The study population has been described before.12 13Briefly, during the period 25 October 1988 to 4 December 1989, 367 consecutive patients were admitted for elective, first time coronary artery bypass graft surgery to the Freeman Hospital. Surgery was performed for chronic stable angina or after unstable angina had settled. Fourteen patients were excluded: eight lived outside the former Northern region, three had simultaneous valve surgery, and three refused to participate. Thus 353 patients (297 male, 56 female) consented and were recruited to this prospective study. The protocol for the study to five years was approved by the Newcastle joint ethics committee.

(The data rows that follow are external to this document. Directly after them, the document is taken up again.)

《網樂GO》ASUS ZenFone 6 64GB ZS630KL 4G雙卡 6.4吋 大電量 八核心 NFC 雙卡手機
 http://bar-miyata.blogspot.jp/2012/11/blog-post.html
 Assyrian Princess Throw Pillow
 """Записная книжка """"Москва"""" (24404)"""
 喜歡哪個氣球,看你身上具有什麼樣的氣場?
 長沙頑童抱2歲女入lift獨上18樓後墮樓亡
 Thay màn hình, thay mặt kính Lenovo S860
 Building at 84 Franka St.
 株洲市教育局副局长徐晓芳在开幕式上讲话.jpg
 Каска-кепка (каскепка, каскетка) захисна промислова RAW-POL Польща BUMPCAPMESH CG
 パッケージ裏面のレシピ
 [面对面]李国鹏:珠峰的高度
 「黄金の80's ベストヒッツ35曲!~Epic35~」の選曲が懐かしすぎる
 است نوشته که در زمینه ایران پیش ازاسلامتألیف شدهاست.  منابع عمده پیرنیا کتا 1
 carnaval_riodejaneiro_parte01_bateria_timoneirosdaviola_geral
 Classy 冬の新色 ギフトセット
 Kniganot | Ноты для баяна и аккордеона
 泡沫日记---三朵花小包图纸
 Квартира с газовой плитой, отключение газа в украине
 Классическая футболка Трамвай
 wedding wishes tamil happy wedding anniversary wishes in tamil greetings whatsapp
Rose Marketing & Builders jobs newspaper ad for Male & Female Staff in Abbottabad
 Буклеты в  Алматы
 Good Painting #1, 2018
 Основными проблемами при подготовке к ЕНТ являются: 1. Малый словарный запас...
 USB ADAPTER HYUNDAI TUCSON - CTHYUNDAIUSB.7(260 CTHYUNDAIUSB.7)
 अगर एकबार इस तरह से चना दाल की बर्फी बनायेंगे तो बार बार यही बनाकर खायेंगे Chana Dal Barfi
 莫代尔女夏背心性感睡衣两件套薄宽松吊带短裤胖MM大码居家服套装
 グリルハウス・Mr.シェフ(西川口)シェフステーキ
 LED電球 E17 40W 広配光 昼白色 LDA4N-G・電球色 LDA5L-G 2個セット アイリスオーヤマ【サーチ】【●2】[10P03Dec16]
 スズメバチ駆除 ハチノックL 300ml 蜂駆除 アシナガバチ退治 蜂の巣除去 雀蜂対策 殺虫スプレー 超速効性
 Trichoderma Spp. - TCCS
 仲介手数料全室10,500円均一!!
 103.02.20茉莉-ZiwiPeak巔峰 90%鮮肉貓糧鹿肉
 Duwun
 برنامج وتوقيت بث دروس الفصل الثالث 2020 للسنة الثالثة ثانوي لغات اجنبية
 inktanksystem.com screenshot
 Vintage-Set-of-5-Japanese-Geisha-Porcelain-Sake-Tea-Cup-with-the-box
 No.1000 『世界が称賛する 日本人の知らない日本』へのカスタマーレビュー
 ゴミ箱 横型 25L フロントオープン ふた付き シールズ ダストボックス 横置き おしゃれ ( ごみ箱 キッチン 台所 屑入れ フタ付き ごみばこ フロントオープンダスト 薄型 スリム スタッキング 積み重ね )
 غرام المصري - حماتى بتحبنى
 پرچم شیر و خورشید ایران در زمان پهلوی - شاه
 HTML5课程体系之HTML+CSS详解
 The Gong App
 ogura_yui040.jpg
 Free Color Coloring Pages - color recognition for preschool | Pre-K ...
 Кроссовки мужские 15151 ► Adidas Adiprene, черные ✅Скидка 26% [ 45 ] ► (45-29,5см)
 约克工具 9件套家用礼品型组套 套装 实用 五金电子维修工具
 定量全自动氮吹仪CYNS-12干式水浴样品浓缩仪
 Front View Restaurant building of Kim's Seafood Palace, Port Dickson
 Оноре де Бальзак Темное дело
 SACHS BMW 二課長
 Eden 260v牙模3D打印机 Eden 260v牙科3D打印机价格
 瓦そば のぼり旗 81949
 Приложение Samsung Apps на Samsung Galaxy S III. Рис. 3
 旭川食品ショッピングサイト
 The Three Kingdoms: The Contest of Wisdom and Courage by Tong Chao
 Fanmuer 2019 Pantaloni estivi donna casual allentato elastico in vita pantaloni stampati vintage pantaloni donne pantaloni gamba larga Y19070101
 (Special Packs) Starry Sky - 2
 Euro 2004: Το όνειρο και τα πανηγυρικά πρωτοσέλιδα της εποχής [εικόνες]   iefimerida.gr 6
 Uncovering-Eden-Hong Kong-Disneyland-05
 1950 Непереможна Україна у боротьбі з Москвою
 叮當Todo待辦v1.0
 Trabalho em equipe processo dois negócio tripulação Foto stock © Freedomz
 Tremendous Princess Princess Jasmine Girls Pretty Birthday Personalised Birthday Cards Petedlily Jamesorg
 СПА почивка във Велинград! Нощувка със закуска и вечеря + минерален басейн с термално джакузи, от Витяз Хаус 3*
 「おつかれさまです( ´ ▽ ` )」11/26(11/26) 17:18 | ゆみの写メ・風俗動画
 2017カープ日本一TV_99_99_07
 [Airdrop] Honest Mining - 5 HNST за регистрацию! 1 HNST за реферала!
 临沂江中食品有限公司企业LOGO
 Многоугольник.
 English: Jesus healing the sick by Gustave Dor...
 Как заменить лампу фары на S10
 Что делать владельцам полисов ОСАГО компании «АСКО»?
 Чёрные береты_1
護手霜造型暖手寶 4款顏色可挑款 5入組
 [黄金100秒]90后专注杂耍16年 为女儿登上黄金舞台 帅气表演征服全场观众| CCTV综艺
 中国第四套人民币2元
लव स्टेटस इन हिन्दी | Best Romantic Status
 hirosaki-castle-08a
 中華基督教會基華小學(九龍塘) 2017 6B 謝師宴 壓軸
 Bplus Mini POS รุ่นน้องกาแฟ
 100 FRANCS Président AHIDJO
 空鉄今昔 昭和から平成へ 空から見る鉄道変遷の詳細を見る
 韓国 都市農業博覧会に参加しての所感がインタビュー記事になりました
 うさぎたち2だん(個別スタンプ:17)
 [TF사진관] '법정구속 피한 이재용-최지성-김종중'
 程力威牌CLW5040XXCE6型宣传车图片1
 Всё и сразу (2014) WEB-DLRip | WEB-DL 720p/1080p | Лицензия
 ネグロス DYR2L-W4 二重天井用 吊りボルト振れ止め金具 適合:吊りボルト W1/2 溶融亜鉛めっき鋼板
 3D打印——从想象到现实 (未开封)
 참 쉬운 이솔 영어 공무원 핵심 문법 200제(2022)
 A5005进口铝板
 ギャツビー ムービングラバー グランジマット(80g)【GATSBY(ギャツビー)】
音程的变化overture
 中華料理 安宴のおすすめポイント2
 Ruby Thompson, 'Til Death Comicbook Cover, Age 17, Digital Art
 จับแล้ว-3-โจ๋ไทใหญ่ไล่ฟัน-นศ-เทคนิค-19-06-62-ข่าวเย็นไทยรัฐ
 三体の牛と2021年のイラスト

Five years after coronary artery bypass graft surgery, survival status was established for all patients. The date and cause of death was obtained from a review of hospital notes, necropsy reports, death certificates, and general practitioners. Sudden death was defined as a death occurring without previous symptoms or within one hour of the onset of new cardiac symptoms.14 An unwitnessed death was included in this group if the patient had been free of new symptoms for up to 24 hours before being found dead.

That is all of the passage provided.